We knew in our inner hearts that winter wasn’t quite over. There is lots of room in March for storms. Actually, until a few years ago the largest snowfall record in St. John’s was on a day in early April. Nevertheless, this year in mid-February there was one glorious week when the garden around our home was bare and warmth had returned to the sun of a cloudless sky.
Global Warming?
People talk about global warming being a new phenomenon, but I remember from the Books of Newfoundland a story about dandelion growing on New Cove Road in February. I myself remember a day back in the 1980s when me and a friend played tennis one glorious Saturday morning at Bowring Park on the 17th of February. There had been rain for a week and then two days of sun. There was still a bank of snow near the base line on one side of the court but it was still a lovely day.
So it was that in this year of Our Lord we were graced with “a false spring.” In mid-February the snow was nearly gone and there peeked up through the white patches the little bits and pieces of earlier times. The flotsam and jetsam of a summer gone spilling out from under the snow in mid-winter.
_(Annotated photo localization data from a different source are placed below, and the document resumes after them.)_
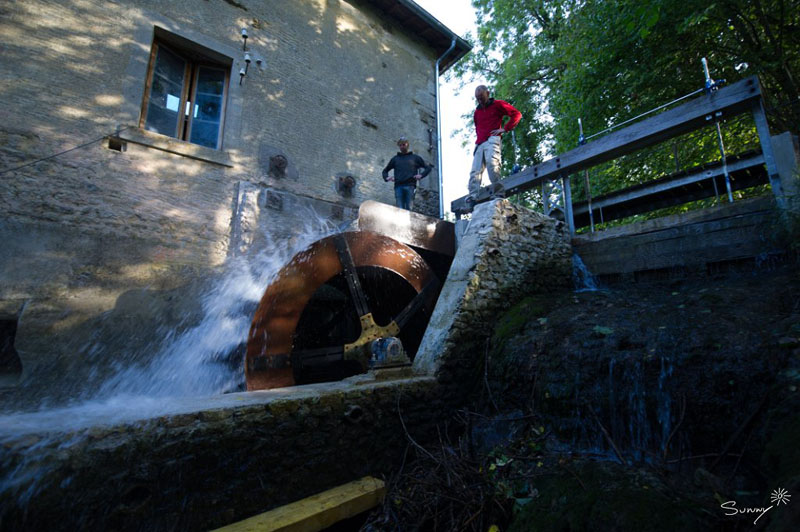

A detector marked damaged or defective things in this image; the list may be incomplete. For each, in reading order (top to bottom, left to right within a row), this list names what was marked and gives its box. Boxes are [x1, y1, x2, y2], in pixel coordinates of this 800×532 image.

rusty metal water wheel [247, 231, 440, 388]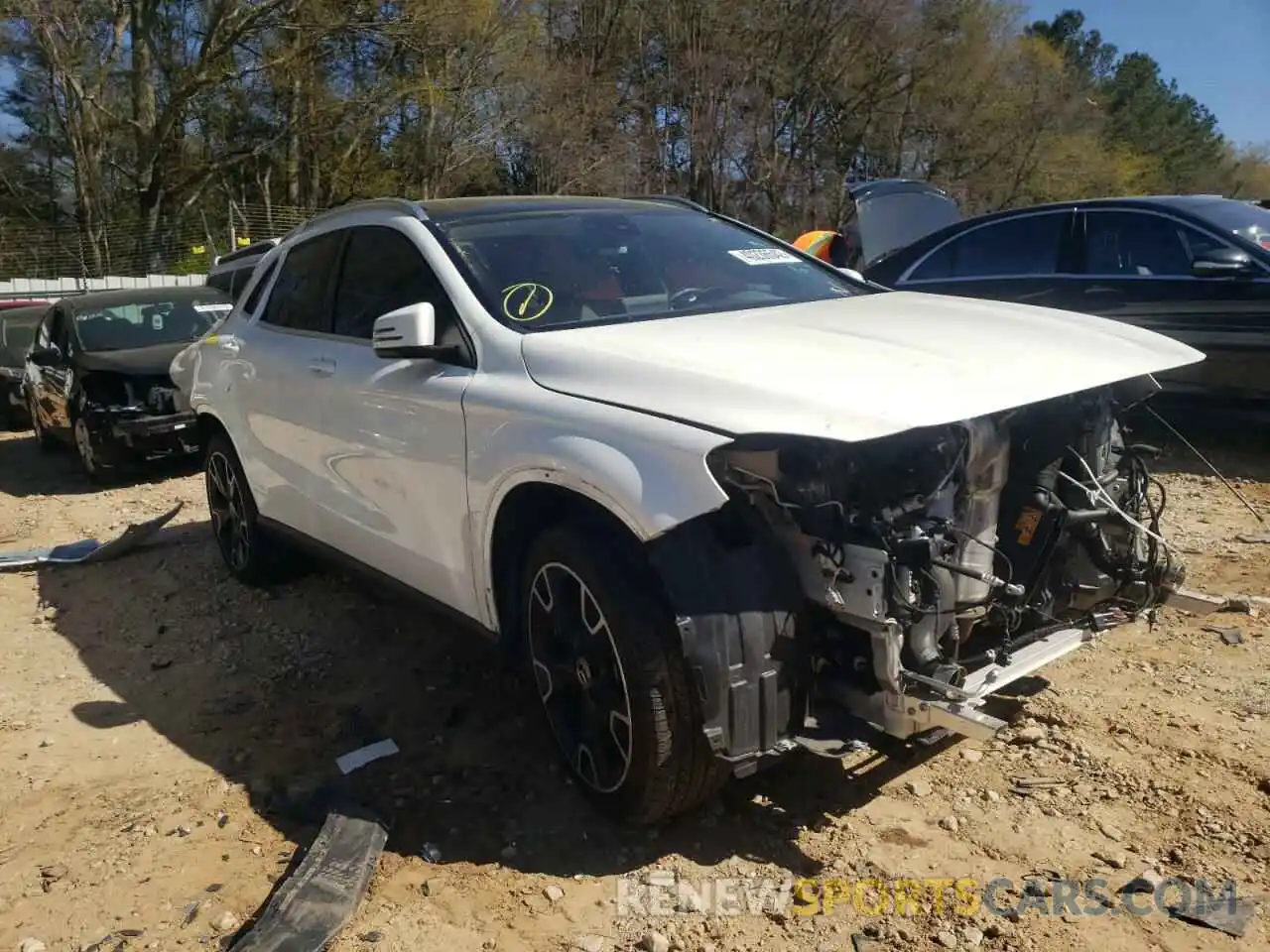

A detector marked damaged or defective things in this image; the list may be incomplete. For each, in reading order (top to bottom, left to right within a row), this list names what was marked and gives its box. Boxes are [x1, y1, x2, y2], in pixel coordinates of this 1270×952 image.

damaged front end of white suv [645, 375, 1189, 772]
damaged bumper area [650, 381, 1194, 776]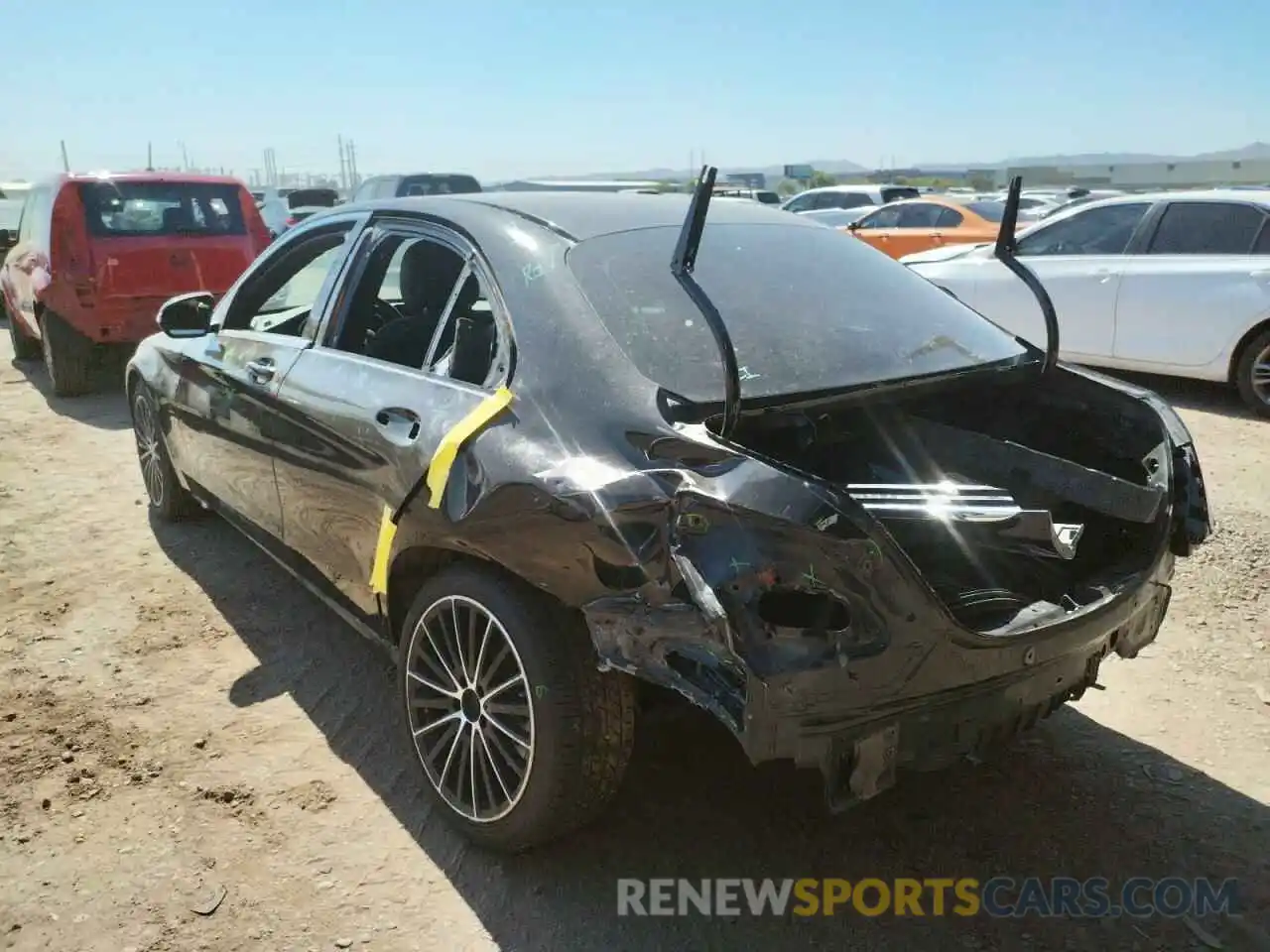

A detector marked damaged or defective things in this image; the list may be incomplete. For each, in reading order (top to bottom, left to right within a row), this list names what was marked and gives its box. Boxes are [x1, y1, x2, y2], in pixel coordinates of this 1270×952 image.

damaged black sedan [126, 174, 1208, 858]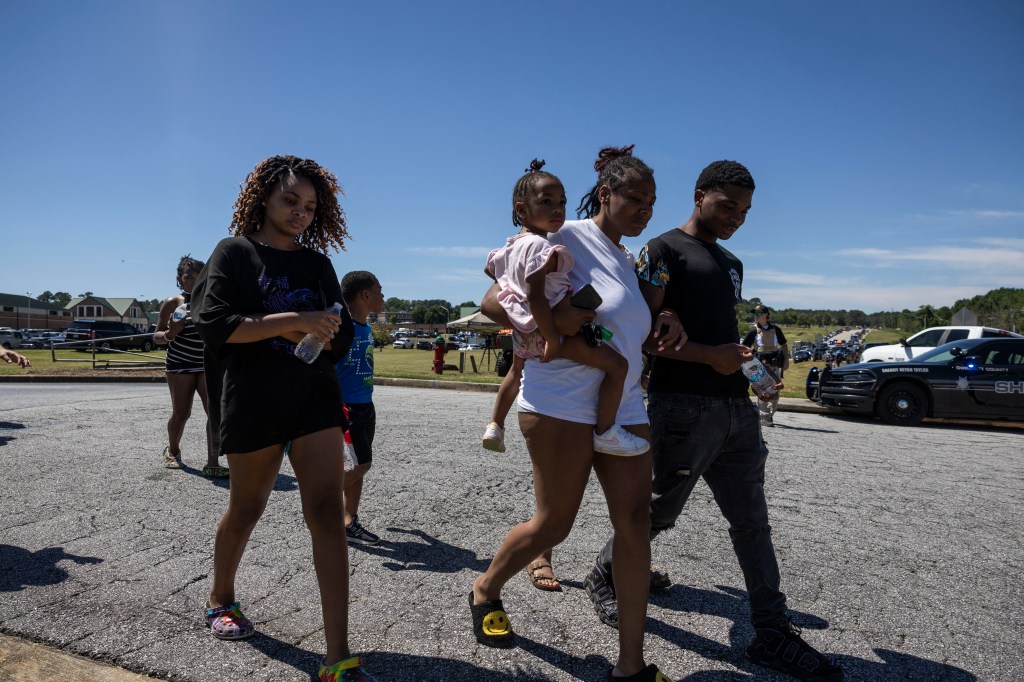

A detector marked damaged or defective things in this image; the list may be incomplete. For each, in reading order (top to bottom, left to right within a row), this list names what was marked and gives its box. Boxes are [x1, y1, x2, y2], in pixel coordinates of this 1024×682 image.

There were eight golf balls looking up through the grass. There was a wine bottle there by the trunk of a birch tree and there was a pair of cantilevered pruning shears not retrieved during the fall clean-up.
There was also the ghost of a Christmas tree up by the shed and a small pile of birch junks that had spent the winter, not in the safety of a woodpile, but left under the snow. These things were kept company by a few empty beer tins. Passers-by must have thrown them in. There wasn’t too much junk really because we had cleaned up in late November for fear of snowblower-propelled objects flying around the property. I have over the years lost two windows (one of them on an antique vehicle) to the snowblower. It has also driven a couple of golf balls through the vinyl siding on the house. This year no damage to speak of because of our cleanup.
False Spring
Now in the sun, me and good wife tidied up outside and even enjoyed the sight of a few returning birds. Later in the summer we would again hear the call of the loon across the pond. In the afternoon sun we planned a barbecue. We still had lots of propane. It was a beautiful afternoon, so we took out two canvas folding chairs that don’t usually make an appearance until May. Then with the warm sun of a false spring on our faces and the promise of a summer ahead one of us asked the magic question of spring; “Do you want a beer?”